Like an intrusive thought, my mind asked: "Well you've been wanting to do something in web assembly for a while right? How bad could it be?"
Turns out I was definitely not ready for this.
So what was so hard about it?
More than anything else, I forgot how much you need to do by hand to do any sort of assembly. The first day saw me spending several hours just on some loader code to pass the puzzle input in from JS, call a wasm function, and then read back the result.
Next was a few functions for reading numbers out of the wasm memory buffer, parsing them from ascii, etc. The core read loop was not too tricky, but the bit that took far longer than it had any reason to was converting my answer back to ascii and shoving it into an output area.
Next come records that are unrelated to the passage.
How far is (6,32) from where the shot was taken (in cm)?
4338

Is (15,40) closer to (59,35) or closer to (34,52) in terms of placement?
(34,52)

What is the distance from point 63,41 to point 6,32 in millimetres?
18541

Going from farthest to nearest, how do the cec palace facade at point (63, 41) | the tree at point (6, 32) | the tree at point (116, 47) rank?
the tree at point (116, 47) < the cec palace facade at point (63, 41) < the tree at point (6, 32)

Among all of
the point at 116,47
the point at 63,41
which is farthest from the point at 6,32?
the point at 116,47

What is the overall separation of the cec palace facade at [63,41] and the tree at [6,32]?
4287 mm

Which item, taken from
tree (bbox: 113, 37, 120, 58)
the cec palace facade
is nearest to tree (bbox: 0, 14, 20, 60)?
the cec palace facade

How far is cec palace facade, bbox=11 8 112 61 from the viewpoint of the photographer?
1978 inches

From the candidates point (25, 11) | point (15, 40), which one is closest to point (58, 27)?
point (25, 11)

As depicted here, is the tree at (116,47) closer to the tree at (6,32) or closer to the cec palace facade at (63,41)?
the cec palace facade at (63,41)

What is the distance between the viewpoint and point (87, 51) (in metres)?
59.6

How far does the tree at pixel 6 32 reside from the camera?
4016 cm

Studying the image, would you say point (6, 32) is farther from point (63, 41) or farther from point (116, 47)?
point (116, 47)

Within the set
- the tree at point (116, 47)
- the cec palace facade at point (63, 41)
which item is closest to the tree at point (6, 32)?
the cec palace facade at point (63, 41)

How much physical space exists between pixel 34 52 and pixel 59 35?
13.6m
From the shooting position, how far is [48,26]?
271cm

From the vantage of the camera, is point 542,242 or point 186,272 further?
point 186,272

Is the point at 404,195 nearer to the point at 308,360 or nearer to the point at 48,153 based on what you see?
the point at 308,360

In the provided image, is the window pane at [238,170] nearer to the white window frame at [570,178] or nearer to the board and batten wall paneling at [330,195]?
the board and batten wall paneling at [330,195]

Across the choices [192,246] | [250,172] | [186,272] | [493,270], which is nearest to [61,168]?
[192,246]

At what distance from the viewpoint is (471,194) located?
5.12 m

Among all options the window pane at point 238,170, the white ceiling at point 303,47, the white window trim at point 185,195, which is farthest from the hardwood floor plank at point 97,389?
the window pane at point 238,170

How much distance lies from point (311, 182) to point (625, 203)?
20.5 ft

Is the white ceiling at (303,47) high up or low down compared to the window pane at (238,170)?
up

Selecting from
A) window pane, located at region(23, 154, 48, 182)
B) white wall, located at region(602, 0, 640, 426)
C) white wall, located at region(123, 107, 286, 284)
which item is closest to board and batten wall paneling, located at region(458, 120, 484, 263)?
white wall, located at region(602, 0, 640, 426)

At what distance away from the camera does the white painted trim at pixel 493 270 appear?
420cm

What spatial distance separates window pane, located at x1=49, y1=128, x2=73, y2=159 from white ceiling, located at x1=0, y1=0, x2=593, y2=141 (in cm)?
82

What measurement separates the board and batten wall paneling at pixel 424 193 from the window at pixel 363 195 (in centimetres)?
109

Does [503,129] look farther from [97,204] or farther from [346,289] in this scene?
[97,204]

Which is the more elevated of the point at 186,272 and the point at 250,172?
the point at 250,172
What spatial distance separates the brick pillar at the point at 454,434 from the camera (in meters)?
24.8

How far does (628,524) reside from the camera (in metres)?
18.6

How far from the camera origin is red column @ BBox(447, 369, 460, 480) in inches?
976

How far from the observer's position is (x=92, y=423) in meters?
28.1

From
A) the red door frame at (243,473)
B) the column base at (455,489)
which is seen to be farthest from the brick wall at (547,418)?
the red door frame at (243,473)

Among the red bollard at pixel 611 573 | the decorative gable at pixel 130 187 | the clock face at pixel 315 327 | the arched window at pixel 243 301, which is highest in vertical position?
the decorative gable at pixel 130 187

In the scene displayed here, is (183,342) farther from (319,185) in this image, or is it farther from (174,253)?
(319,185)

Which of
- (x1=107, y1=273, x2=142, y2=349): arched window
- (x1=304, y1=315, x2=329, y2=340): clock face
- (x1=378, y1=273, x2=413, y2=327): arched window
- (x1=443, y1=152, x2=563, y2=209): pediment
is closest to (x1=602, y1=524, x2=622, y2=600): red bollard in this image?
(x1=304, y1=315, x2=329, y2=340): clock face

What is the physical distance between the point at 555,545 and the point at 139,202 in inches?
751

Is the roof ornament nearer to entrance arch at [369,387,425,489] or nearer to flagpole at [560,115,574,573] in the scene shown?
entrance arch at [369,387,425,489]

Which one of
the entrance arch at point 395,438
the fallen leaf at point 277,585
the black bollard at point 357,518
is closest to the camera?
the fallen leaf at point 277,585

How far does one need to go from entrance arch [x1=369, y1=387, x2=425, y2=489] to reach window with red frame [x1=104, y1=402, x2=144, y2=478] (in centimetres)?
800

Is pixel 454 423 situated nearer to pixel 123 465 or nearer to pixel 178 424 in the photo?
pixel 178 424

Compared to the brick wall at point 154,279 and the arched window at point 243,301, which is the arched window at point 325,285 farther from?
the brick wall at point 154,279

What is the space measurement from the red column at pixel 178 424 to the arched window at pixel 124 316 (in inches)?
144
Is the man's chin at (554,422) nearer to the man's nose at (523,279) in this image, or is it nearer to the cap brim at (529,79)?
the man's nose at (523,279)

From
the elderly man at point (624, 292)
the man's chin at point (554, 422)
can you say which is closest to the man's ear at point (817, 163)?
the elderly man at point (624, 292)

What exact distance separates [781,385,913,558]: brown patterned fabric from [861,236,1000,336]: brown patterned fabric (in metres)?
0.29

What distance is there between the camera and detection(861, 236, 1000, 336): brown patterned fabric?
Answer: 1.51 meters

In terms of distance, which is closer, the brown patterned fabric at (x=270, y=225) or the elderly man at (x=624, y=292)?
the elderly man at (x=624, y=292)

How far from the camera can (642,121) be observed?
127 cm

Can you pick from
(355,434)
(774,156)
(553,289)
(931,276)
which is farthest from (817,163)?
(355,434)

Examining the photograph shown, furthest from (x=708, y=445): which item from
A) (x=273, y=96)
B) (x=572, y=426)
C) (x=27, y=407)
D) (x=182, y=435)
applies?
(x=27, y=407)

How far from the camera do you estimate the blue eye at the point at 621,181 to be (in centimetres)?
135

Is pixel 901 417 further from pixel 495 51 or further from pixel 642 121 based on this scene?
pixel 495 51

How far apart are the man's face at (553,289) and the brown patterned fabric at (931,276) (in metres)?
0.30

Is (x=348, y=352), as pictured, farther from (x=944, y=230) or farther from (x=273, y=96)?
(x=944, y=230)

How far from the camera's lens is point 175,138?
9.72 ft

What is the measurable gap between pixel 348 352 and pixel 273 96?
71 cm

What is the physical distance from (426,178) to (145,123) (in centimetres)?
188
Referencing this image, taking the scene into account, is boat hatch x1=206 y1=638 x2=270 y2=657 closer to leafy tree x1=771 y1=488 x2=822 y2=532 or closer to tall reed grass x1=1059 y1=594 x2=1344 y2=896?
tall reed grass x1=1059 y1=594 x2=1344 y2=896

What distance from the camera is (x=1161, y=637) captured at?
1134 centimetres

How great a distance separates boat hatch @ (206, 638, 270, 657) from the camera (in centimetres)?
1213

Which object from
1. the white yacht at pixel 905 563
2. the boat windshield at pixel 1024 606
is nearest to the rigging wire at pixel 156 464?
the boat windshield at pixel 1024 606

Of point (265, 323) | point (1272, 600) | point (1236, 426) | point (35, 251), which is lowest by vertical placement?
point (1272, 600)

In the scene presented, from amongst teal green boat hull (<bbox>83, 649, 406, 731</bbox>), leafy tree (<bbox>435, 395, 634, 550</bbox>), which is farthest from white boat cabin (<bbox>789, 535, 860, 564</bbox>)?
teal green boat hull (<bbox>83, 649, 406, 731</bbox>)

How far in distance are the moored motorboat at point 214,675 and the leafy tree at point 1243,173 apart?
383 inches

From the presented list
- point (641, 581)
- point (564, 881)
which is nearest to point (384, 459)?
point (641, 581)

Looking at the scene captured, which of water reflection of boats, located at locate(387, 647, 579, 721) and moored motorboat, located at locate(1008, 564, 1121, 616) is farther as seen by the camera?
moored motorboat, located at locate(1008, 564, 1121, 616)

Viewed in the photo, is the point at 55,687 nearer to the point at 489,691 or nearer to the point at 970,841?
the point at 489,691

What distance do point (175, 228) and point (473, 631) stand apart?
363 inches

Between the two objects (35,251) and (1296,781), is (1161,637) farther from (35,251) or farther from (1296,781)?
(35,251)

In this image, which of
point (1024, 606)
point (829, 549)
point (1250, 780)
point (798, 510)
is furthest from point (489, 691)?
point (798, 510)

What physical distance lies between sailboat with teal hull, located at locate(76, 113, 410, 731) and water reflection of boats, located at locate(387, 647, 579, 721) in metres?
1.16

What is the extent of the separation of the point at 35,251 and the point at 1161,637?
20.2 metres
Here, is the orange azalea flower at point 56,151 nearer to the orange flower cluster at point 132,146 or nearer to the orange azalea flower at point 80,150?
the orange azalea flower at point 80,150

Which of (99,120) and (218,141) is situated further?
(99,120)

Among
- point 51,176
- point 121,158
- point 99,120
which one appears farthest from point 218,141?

Really none of it was surprising, and none of it should have been that hard ... it's just been a while since this Javascript girl has written truly low-level code.
To make matters worse I got hard-core distracted by the non-wasm part of my wasm project. After the first day I returned to my stub JS loader and expanded it into a little wasm explorer.
I added a code view, syntax highlighting, auto-loaded my puzzle inputs, even made a janky little dynamic list that would automatically pick up new days' solutions as I added them to the repo without needing me to touch the loader page each day.
In the end I'm really quite proud of it, I will absolutely be reusing this setup for future years, and you should check it outif you haven't already ... but for wanting to challenge myself with something new I was doing a lot of the same-old.
Ultimately I got through 3 days before giving up jusst because every step along the way involved so much extra code. I may come back to some of the puzzles later, but for now I'm kind of happy with what I did, and I don't feel like I need to prove myself by doing more. I was doing it for fun, and so I stopped when it stopped being fun.
Tips if you want to get into writing wasm by hand?
Uhh ... maybe consider don't?
Jokes aside: do a throwaway project or two so you get used to passing data into and out of wasm, whatever parsing you're going to do, etc.
Do everything in your power to make sure you can focus on the actual wasm part of your project, because (at least if you're anything like me) it's easy to get sidetracked with all that.
With that said: I had fun. Doing new things is always a treat, so if you're looking for something new to try definitely consider giving webassembly a look.